**Direction**
Find every line in the three blocks of entries below that contains the string "sunglasses", and copy each of those lines in full.

**Records provided**
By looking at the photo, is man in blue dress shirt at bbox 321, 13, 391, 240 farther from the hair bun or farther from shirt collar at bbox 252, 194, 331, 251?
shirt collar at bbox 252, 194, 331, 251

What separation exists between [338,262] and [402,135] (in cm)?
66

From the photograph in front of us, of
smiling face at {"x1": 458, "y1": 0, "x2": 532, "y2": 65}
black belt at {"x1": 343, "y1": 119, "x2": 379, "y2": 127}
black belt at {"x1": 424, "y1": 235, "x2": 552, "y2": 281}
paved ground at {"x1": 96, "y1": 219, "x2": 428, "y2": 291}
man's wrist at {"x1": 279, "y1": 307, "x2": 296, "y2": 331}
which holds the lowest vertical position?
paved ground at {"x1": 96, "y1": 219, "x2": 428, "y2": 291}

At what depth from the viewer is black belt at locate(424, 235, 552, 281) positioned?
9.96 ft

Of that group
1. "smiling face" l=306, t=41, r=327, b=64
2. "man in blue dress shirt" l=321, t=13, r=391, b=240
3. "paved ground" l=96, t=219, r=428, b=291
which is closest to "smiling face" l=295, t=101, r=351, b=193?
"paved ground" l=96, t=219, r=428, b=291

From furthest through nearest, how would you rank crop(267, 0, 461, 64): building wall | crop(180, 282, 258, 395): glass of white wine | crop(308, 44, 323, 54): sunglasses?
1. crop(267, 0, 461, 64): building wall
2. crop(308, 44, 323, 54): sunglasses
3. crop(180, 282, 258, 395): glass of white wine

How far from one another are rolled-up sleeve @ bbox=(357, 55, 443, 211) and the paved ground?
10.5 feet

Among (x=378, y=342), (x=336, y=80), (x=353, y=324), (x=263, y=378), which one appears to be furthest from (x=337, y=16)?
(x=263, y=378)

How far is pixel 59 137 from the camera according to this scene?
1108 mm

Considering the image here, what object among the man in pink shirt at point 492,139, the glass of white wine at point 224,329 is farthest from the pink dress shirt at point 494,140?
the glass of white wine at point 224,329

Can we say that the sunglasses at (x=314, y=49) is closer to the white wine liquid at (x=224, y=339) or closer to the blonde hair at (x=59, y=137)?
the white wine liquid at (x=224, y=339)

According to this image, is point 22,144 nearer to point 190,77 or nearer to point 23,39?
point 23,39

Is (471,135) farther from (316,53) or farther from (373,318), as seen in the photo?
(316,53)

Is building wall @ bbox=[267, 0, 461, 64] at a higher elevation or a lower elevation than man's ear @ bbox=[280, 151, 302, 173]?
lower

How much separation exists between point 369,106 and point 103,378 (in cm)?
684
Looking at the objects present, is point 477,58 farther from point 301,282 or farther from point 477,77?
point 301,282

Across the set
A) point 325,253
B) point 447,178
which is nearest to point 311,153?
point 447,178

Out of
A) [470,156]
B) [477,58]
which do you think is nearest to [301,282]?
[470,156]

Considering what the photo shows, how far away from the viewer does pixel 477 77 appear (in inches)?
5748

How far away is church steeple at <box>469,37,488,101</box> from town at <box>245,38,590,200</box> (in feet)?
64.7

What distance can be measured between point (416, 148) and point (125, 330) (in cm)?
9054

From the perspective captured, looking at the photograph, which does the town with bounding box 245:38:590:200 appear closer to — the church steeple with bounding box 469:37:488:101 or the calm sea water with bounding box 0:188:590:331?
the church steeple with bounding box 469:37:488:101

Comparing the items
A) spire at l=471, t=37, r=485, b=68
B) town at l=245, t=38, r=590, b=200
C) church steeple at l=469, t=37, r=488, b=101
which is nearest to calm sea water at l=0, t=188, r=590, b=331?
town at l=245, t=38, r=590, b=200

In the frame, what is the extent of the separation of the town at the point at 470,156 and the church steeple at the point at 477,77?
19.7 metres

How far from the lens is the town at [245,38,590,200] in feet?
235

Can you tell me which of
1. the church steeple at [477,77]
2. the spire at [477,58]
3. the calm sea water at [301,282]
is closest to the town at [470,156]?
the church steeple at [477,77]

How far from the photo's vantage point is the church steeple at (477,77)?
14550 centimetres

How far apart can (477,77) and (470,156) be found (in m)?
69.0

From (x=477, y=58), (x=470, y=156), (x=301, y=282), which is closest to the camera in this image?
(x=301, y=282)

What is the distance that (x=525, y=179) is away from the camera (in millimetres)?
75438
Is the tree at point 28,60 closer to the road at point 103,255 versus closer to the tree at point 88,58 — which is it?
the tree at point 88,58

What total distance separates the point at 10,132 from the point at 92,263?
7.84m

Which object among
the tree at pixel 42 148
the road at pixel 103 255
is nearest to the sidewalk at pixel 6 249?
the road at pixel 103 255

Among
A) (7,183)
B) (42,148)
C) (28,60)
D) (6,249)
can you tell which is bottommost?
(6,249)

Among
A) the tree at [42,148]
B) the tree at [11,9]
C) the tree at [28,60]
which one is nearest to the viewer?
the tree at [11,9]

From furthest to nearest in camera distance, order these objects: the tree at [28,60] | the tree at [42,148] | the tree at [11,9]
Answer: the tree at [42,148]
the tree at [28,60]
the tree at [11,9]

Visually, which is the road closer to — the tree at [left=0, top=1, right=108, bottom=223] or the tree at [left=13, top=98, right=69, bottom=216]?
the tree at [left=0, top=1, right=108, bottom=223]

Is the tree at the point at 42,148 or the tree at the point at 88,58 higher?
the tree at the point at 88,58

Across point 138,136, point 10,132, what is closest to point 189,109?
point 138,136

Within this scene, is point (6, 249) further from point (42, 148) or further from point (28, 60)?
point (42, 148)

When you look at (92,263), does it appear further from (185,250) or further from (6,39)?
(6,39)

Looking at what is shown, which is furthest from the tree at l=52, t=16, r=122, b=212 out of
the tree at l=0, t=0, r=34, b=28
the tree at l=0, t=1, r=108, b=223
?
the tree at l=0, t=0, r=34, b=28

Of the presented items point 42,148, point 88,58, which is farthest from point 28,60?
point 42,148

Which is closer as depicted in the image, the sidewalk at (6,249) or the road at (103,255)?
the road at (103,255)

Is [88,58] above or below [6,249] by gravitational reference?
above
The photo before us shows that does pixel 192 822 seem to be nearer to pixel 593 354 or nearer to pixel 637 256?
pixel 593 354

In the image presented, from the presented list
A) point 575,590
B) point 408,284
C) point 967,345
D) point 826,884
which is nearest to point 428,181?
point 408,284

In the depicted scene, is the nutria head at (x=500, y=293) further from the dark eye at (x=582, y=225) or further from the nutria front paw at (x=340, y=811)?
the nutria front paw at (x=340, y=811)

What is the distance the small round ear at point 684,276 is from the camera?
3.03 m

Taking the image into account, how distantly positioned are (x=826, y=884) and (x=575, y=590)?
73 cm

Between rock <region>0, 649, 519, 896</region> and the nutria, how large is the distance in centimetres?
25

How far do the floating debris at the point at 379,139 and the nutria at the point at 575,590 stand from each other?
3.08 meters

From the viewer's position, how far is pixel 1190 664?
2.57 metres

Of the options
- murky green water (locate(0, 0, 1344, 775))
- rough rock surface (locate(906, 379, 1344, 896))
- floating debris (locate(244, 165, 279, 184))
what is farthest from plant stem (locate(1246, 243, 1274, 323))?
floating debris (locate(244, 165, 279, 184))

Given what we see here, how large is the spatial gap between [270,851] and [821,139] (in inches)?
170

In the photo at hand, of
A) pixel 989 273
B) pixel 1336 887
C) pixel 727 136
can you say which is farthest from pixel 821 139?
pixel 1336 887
==
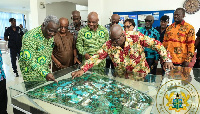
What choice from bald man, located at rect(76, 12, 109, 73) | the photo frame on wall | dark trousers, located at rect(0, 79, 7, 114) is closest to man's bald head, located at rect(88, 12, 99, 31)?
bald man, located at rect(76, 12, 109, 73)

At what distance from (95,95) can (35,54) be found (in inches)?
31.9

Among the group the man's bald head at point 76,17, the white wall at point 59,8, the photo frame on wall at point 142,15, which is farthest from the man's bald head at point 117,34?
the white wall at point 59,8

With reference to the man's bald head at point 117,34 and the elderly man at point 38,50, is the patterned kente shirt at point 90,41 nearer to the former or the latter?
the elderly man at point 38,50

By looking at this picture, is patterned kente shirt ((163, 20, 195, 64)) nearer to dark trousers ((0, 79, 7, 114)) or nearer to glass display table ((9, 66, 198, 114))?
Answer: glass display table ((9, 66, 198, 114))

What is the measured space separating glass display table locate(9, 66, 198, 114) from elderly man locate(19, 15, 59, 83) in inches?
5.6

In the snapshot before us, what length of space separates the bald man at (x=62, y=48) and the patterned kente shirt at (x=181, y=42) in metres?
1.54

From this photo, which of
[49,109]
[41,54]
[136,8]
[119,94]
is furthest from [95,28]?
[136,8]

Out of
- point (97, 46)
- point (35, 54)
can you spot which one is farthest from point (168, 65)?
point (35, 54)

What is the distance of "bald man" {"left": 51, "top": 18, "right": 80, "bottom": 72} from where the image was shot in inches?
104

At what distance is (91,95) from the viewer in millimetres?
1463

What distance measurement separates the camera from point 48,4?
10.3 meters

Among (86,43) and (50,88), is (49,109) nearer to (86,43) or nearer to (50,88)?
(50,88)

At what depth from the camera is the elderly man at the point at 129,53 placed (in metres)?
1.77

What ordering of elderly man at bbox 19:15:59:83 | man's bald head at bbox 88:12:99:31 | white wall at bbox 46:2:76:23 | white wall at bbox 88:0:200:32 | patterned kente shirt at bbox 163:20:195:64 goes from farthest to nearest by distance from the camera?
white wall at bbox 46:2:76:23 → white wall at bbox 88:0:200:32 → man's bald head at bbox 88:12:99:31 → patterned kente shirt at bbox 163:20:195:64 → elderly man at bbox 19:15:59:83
* * *
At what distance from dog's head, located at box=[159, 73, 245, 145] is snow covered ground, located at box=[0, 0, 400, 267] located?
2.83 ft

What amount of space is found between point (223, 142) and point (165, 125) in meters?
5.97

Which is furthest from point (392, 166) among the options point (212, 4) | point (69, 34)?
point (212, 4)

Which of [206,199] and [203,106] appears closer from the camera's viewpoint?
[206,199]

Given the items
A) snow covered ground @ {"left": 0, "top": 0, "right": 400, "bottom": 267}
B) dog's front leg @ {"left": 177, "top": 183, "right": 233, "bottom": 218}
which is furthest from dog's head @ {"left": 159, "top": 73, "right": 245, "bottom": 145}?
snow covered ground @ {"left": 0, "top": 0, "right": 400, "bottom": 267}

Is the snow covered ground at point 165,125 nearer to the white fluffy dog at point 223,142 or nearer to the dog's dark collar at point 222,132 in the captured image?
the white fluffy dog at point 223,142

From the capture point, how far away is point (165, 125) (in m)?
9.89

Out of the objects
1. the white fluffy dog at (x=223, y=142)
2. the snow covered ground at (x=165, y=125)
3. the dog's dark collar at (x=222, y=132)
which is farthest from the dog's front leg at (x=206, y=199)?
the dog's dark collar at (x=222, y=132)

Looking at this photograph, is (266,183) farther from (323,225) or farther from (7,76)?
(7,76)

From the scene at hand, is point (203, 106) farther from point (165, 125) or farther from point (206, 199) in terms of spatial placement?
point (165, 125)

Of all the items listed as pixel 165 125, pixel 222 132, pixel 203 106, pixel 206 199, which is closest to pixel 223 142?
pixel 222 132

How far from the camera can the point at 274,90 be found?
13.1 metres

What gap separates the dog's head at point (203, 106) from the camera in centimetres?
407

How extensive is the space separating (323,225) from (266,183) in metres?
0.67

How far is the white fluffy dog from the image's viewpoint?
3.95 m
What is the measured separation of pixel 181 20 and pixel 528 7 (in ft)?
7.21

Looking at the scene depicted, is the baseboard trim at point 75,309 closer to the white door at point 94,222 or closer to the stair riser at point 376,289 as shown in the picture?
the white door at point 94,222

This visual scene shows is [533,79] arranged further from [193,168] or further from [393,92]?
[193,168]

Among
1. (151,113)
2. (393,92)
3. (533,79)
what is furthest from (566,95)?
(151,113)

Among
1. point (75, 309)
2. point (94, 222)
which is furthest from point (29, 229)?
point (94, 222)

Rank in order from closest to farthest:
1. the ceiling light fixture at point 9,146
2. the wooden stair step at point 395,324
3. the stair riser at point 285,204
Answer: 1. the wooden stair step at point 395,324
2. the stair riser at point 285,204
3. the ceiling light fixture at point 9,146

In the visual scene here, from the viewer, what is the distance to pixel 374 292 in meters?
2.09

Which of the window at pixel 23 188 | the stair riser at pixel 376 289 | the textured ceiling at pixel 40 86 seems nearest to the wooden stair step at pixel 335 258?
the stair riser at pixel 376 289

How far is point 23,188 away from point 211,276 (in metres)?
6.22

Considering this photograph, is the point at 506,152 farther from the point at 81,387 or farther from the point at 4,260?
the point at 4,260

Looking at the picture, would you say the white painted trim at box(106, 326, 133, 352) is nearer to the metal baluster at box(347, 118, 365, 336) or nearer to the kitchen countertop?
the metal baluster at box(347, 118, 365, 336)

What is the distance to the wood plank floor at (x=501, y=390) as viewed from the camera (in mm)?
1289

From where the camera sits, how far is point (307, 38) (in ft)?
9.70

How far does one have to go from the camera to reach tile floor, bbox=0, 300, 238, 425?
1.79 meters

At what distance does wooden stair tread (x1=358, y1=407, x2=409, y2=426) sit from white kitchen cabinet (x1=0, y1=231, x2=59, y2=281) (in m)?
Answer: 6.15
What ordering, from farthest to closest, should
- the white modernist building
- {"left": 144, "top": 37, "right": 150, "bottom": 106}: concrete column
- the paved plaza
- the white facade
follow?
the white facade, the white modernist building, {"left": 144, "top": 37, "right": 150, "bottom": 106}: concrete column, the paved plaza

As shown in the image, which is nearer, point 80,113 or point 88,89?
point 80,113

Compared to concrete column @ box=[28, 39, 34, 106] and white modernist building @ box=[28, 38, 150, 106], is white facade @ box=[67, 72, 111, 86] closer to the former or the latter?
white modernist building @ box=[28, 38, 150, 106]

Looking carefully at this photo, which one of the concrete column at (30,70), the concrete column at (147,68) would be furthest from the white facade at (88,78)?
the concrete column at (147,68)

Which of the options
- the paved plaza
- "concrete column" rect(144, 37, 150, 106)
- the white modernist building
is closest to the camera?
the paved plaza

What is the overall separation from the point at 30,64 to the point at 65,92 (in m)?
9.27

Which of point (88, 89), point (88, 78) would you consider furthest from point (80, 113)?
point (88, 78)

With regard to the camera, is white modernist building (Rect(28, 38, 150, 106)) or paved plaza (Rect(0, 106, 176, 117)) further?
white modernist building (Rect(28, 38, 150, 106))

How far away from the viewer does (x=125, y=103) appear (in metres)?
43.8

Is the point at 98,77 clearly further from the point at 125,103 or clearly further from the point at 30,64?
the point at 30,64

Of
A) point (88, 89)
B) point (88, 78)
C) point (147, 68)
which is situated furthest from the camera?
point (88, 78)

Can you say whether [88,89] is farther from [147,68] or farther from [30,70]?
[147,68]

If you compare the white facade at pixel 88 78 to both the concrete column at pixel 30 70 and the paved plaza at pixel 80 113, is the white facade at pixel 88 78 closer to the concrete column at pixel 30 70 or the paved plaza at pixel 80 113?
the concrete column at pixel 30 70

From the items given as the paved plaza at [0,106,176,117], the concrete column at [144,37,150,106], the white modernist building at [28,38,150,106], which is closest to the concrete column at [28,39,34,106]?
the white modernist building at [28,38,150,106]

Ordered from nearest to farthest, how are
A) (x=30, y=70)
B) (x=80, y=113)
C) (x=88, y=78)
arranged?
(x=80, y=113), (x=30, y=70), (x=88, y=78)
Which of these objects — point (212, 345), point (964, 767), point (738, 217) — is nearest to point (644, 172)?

**Exercise response**
From furthest through nearest, how would you rank crop(267, 0, 461, 64): building wall | crop(180, 282, 258, 395): glass of white wine | crop(308, 44, 323, 54): sunglasses?
2. crop(308, 44, 323, 54): sunglasses
Can we say that the sunglasses at (x=314, y=49) is closer to the white wine liquid at (x=224, y=339) or closer to the blonde hair at (x=59, y=137)?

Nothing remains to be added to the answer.